- **Task brief**
Count up the lines holding "site" in the material, then reply with only the number.

--------------------------------

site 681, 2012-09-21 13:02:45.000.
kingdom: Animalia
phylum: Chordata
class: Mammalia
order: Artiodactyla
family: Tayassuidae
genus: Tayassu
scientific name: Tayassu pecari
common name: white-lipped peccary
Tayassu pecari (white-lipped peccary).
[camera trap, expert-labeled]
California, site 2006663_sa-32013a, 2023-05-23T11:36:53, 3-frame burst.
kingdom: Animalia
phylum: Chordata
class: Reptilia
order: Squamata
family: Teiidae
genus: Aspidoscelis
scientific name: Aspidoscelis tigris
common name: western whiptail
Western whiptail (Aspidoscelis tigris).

--------------------------------

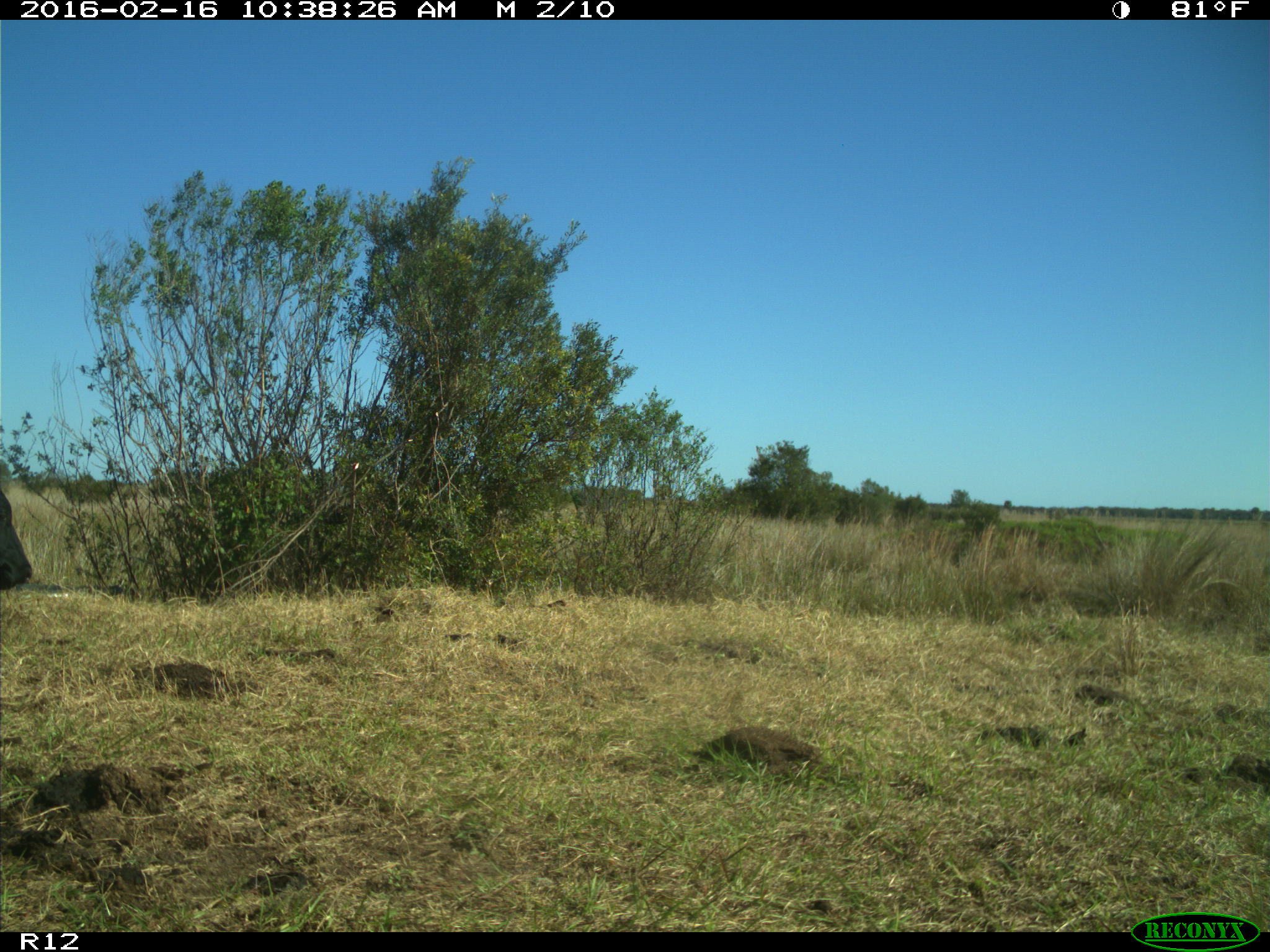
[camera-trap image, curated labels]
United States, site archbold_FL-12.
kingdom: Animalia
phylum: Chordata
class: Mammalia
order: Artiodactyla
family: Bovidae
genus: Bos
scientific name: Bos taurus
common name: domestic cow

--------------------------------

- **Answer section**
3